GIORNO 10: UN SENTIERO VERSO IL FUTURO

La mattina è stato un misto di concentrazione ed eccitazione sfrenata per via dell’imminente fine del corso e del nobile silenzio. Non vedevo l’ora di poter condividere la mia esperienza con gli altri e riconnettermi con le persone care che avevo lasciato a casa. Una volta terminato l’obbligo del silenzio, con un’amica abbiamo condiviso la nostra esperienza del ritiro. Dopo l’ondata di eccitazione iniziale, è emerso un misto di emozioni. Il chiacchiericcio tutt’attorno ha iniziato a sembrarmi troppo, un po’ come ritrovarmi su un’autostrada dopo settimane passate a camminare in montagna. Improvvisamente il sospirato ritorno alla vita di tutti i giorni mi è apparso difficile e un po’ angosciante. Mi sono resa conto di quanto importante era stata la mia esperienza di Vipassana e ora avevo paura di perderla. Durante il ritiro mi ero sentita in pace e gratificata.
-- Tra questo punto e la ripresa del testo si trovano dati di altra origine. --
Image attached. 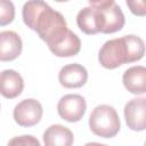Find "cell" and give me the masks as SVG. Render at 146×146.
I'll list each match as a JSON object with an SVG mask.
<instances>
[{"instance_id":"ac0fdd59","label":"cell","mask_w":146,"mask_h":146,"mask_svg":"<svg viewBox=\"0 0 146 146\" xmlns=\"http://www.w3.org/2000/svg\"><path fill=\"white\" fill-rule=\"evenodd\" d=\"M88 2L95 7H105L114 3V0H88Z\"/></svg>"},{"instance_id":"3957f363","label":"cell","mask_w":146,"mask_h":146,"mask_svg":"<svg viewBox=\"0 0 146 146\" xmlns=\"http://www.w3.org/2000/svg\"><path fill=\"white\" fill-rule=\"evenodd\" d=\"M89 127L94 135L102 138H113L121 128L116 110L111 105L96 106L89 116Z\"/></svg>"},{"instance_id":"9a60e30c","label":"cell","mask_w":146,"mask_h":146,"mask_svg":"<svg viewBox=\"0 0 146 146\" xmlns=\"http://www.w3.org/2000/svg\"><path fill=\"white\" fill-rule=\"evenodd\" d=\"M15 18V6L11 0H0V26L10 24Z\"/></svg>"},{"instance_id":"e0dca14e","label":"cell","mask_w":146,"mask_h":146,"mask_svg":"<svg viewBox=\"0 0 146 146\" xmlns=\"http://www.w3.org/2000/svg\"><path fill=\"white\" fill-rule=\"evenodd\" d=\"M8 145H35V146H39L40 141L36 138H34L33 136L24 135V136L13 138L11 140L8 141Z\"/></svg>"},{"instance_id":"4fadbf2b","label":"cell","mask_w":146,"mask_h":146,"mask_svg":"<svg viewBox=\"0 0 146 146\" xmlns=\"http://www.w3.org/2000/svg\"><path fill=\"white\" fill-rule=\"evenodd\" d=\"M73 141V132L62 124H52L43 132V143L46 146H71Z\"/></svg>"},{"instance_id":"8992f818","label":"cell","mask_w":146,"mask_h":146,"mask_svg":"<svg viewBox=\"0 0 146 146\" xmlns=\"http://www.w3.org/2000/svg\"><path fill=\"white\" fill-rule=\"evenodd\" d=\"M87 110L86 99L78 94H68L63 96L57 104V112L59 116L67 122L80 121Z\"/></svg>"},{"instance_id":"9c48e42d","label":"cell","mask_w":146,"mask_h":146,"mask_svg":"<svg viewBox=\"0 0 146 146\" xmlns=\"http://www.w3.org/2000/svg\"><path fill=\"white\" fill-rule=\"evenodd\" d=\"M23 49L21 36L14 31L0 32V60L11 62L16 59Z\"/></svg>"},{"instance_id":"8fae6325","label":"cell","mask_w":146,"mask_h":146,"mask_svg":"<svg viewBox=\"0 0 146 146\" xmlns=\"http://www.w3.org/2000/svg\"><path fill=\"white\" fill-rule=\"evenodd\" d=\"M48 48L57 57H72L79 54L81 49V41L75 33L68 30L65 35L48 46Z\"/></svg>"},{"instance_id":"5b68a950","label":"cell","mask_w":146,"mask_h":146,"mask_svg":"<svg viewBox=\"0 0 146 146\" xmlns=\"http://www.w3.org/2000/svg\"><path fill=\"white\" fill-rule=\"evenodd\" d=\"M42 113L43 110L40 102L33 98H27L23 99L15 106L13 115L18 125L30 128L40 122Z\"/></svg>"},{"instance_id":"2e32d148","label":"cell","mask_w":146,"mask_h":146,"mask_svg":"<svg viewBox=\"0 0 146 146\" xmlns=\"http://www.w3.org/2000/svg\"><path fill=\"white\" fill-rule=\"evenodd\" d=\"M129 10L136 16H145L146 15V5L145 0H125Z\"/></svg>"},{"instance_id":"7a4b0ae2","label":"cell","mask_w":146,"mask_h":146,"mask_svg":"<svg viewBox=\"0 0 146 146\" xmlns=\"http://www.w3.org/2000/svg\"><path fill=\"white\" fill-rule=\"evenodd\" d=\"M145 54V43L141 38L128 34L106 41L98 52L100 65L107 70H114L123 64L140 60Z\"/></svg>"},{"instance_id":"ba28073f","label":"cell","mask_w":146,"mask_h":146,"mask_svg":"<svg viewBox=\"0 0 146 146\" xmlns=\"http://www.w3.org/2000/svg\"><path fill=\"white\" fill-rule=\"evenodd\" d=\"M88 72L84 66L78 63L63 66L58 73V81L64 88H80L86 84Z\"/></svg>"},{"instance_id":"d6986e66","label":"cell","mask_w":146,"mask_h":146,"mask_svg":"<svg viewBox=\"0 0 146 146\" xmlns=\"http://www.w3.org/2000/svg\"><path fill=\"white\" fill-rule=\"evenodd\" d=\"M55 1H57V2H65V1H68V0H55Z\"/></svg>"},{"instance_id":"7c38bea8","label":"cell","mask_w":146,"mask_h":146,"mask_svg":"<svg viewBox=\"0 0 146 146\" xmlns=\"http://www.w3.org/2000/svg\"><path fill=\"white\" fill-rule=\"evenodd\" d=\"M124 88L133 95H144L146 92V68L141 65L128 68L122 76Z\"/></svg>"},{"instance_id":"52a82bcc","label":"cell","mask_w":146,"mask_h":146,"mask_svg":"<svg viewBox=\"0 0 146 146\" xmlns=\"http://www.w3.org/2000/svg\"><path fill=\"white\" fill-rule=\"evenodd\" d=\"M124 119L128 128L133 131H144L146 128V99L137 97L124 106Z\"/></svg>"},{"instance_id":"5bb4252c","label":"cell","mask_w":146,"mask_h":146,"mask_svg":"<svg viewBox=\"0 0 146 146\" xmlns=\"http://www.w3.org/2000/svg\"><path fill=\"white\" fill-rule=\"evenodd\" d=\"M76 24L78 27L88 35L99 33L97 8L95 6H89L81 9L76 15Z\"/></svg>"},{"instance_id":"6da1fadb","label":"cell","mask_w":146,"mask_h":146,"mask_svg":"<svg viewBox=\"0 0 146 146\" xmlns=\"http://www.w3.org/2000/svg\"><path fill=\"white\" fill-rule=\"evenodd\" d=\"M23 22L35 31L48 46L59 40L68 31L64 16L43 0H29L22 9Z\"/></svg>"},{"instance_id":"277c9868","label":"cell","mask_w":146,"mask_h":146,"mask_svg":"<svg viewBox=\"0 0 146 146\" xmlns=\"http://www.w3.org/2000/svg\"><path fill=\"white\" fill-rule=\"evenodd\" d=\"M98 16V30L100 33H115L124 26L125 18L123 11L116 3L105 7H96Z\"/></svg>"},{"instance_id":"30bf717a","label":"cell","mask_w":146,"mask_h":146,"mask_svg":"<svg viewBox=\"0 0 146 146\" xmlns=\"http://www.w3.org/2000/svg\"><path fill=\"white\" fill-rule=\"evenodd\" d=\"M24 89L23 78L15 70H5L0 72V95L7 99L18 97Z\"/></svg>"}]
</instances>
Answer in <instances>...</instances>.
Sentivo di aver trovato un sentiero importante, un percorso verso l’autorealizzazione. Ho sentito sorgere dentro di me esitazione e sfiducia. Le persone là fuori avrebbero riconosciuto il valore della mia esperienza? O l’avrebbero snobbata senza cogliere il reale valore che aveva avuto per me?

Inoltre temevo un domani di poter dubitare io stessa del valore della mia esperienza. Mi chiedevo: una volta che questo stato di grazia sarà svanito, mi guarderò indietro come un adulto guarda ai tesori di quando era bambino, con un misto di nostalgia e tenerezza?

Un elemento rassicurante della Vipassana, specialmente rispetto ad altre esperienze spirituali analoghe, è la facilità con cui può essere integrata nella vita quotidiana. È possibile che un ritiro di dieci giorni lasci in uno stato di coscienza tale che semplicemente non può essere mantenuto una volta tornati a casa. Il ritiro è comunque una finestra su un futuro possibile, un futuro che, se solo ci mettiamo impegno e disciplina, è già scritto: continuare a meditare ogni giorno.